Since this was my first clinical rotation, I finally got to write notes!  Now, I had written notes in WIC, but that just didn’t feel like writing my clinical notes.  I felt like the only people who read the WIC notes were other RDs, but with my clinical notes, I know other healthcare professionals were reading them besides the other RDs.  The first day I wrote notes in psychiatry, I was oddly very, very happy.  I was so happy I called my parents and cheerfully proclaimed, “I wrote my first two patient notes!” to which I pretty much got a “Uhh….okay….?”  When I told friends who recently finished their internships, the response was a much more gratifying “Isn’t it a great feeling?!”   I wrote two notes on my first day, and for both notes, my preceptor had suggestions, but there was considerably fewer corrections needed for my second note.  I kept writing new assessment and follow-up notes every day, and a week later I was over the moon when my preceptor okayed a note without suggesting any corrections.  I don’t think my smile faded until I went to sleep that night.

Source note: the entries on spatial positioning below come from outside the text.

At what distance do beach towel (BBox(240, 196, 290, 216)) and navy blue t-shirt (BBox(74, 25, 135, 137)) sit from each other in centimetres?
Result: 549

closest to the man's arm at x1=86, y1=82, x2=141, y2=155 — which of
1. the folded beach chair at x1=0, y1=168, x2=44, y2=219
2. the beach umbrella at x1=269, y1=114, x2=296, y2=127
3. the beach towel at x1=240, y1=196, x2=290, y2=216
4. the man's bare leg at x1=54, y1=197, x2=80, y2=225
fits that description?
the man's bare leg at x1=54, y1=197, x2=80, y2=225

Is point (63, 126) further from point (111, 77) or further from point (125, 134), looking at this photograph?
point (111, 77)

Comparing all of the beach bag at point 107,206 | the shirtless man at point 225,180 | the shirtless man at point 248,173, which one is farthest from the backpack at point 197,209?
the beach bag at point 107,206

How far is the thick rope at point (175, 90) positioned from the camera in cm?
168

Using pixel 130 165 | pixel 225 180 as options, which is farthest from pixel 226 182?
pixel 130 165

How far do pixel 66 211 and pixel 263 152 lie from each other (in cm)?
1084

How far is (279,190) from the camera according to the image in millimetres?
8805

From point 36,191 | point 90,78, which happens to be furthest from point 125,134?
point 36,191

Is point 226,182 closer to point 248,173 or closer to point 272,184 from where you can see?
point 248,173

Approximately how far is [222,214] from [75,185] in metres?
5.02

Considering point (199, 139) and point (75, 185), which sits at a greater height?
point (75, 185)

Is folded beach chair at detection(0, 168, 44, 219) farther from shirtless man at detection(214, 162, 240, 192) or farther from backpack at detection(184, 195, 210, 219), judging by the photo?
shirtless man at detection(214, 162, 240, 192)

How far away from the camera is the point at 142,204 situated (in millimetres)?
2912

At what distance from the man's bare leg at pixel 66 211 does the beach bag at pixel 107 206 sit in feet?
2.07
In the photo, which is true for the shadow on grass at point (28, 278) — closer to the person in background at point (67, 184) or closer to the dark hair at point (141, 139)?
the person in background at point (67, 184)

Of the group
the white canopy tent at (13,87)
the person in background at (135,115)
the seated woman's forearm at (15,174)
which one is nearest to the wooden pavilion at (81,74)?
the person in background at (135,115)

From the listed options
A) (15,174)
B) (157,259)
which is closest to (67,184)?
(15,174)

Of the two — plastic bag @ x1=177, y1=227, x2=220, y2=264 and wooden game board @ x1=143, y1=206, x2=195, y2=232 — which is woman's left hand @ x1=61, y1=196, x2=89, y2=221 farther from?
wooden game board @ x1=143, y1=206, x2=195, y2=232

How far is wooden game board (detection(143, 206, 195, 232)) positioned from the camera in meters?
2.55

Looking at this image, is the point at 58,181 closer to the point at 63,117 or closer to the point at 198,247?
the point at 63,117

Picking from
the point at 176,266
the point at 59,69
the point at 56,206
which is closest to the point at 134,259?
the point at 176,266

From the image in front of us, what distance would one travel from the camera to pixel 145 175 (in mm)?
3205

I definitely love being in clinical rotations now.  I understand that many dietetic internships don’t get a psychiatry rotation and I’m very glad mine does.  In-patient psychiatry really involves every member of the healthcare team – I spent a lot of time talking with the nurses, the techs, the social workers, the MDs, the food service staff, the pharmacists…  It was truly a team effort approach to healthcare.  I loved it and I look forward to working with more health professionals.

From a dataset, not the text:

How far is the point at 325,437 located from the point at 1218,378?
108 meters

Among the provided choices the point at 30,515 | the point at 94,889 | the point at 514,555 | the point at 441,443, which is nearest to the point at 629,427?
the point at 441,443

2 thoughts on “Clinical Rotation: Psychiatry

  1. It’s awesome that you get a psych rotation! You’re right–it’s rare and you are lucky! I am starting my elective rotation on Monday, for which I decided on eating disorders. There will of course be a psych component, but it’s a more narrow focus than just overall psych. Looking forward to hearing more about your journey! Any tips for maintaining a work/life balance when it comes to working with psych patients much appreciated! 😀

    • Working with primarily older male patients (~90% of the VA patient population) and only being in the rotation for 2 weeks, I didn’t think I’d work eating disorders, but I did! Not many and the eating disorders were always secondary to other psychiatric issues, but still there was some experience. If you had asked me prior to the start of the rotation if I wanted to work with eating disorders, it would’ve been a flat out “No” because I was afraid it might trigger one in me. I’ve heard of so many RDs developing eating disorders, that I’m wary. Now, I’d at least consider working with ED patients.

      As for tips… Do whatever you need to do to keep work at work and keep yourself happy. I’ve worked with psychiatrists in the past who specialized in PTSD and it always seemed like there was a high turnover because they’d get burnt out. The ones who stayed in the field learned to keep the things they heard at work out of their head when they were home. The same most likely applies to RDs working with ED patients – you gotta keep work at work. If you start getting stressed, talk to someone.

      Other tips we get told like “Don’t let the patient get between you and door” “Keep the door open” “Take someone with you if the patient has a history of violence toward healthcare team members” or “Immediately stop the assessment if the patient becomes agitated” probably don’t apply to your situtation since it doesn’t sound like you’ll be in a lock-down unit.

      I hope to read about your experience!